**TASK INPUT**

======

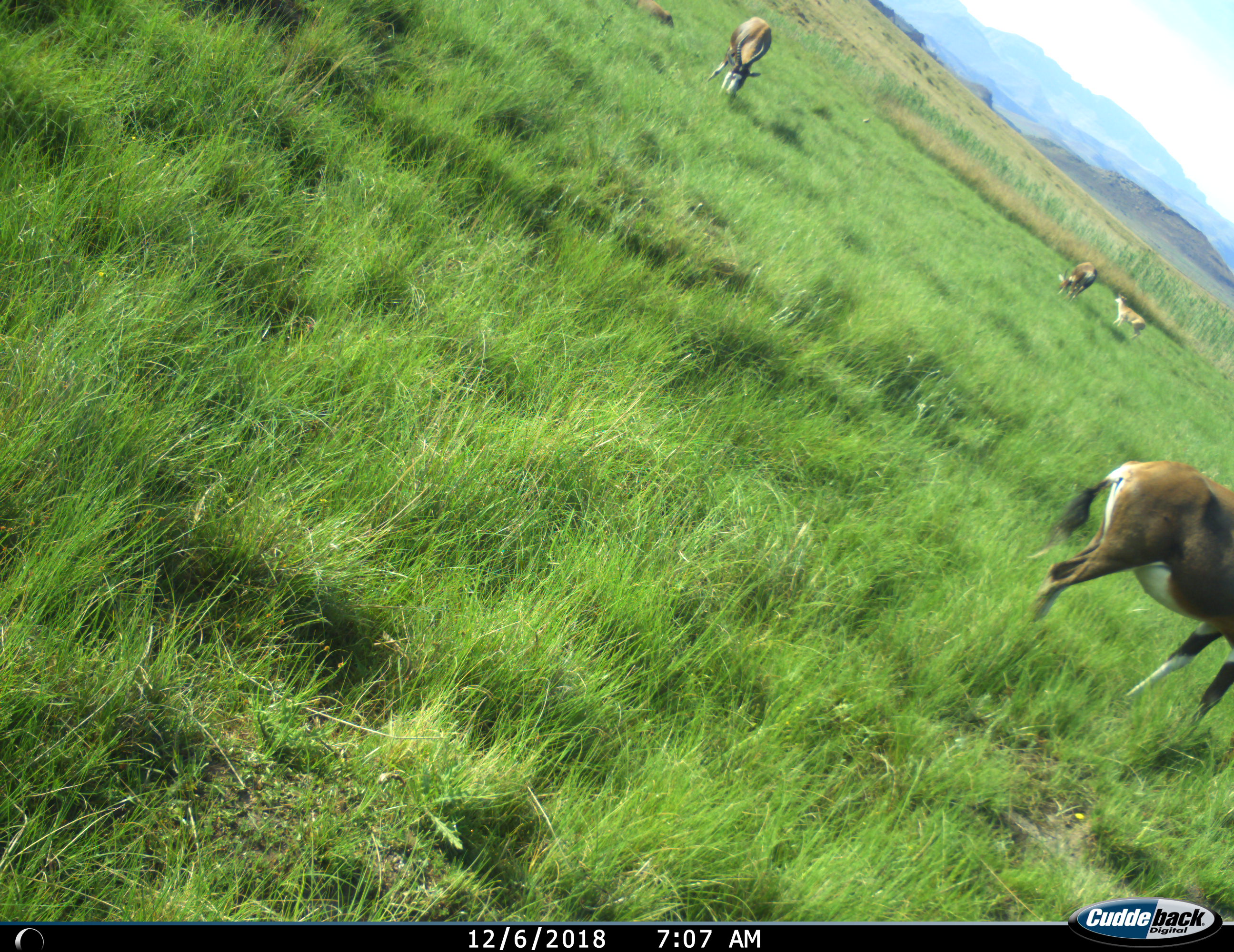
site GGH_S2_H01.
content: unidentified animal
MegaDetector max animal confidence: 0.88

======

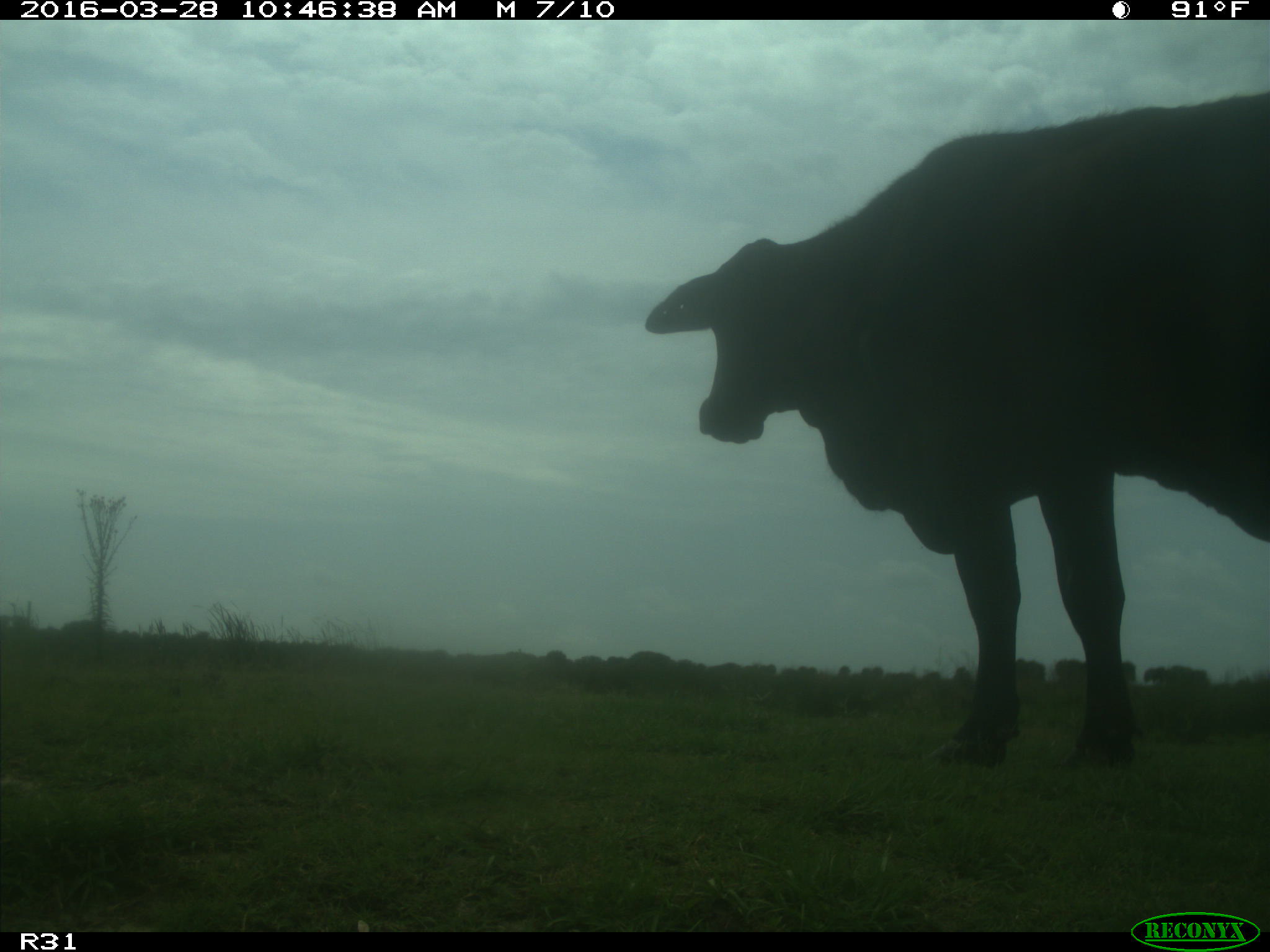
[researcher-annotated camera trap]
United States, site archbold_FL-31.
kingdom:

======

A copy of each line in the data above that holds the string "animal" is needed.

**YOUR RESPONSE**
content: unidentified animal
MegaDetector max animal confidence: 0.88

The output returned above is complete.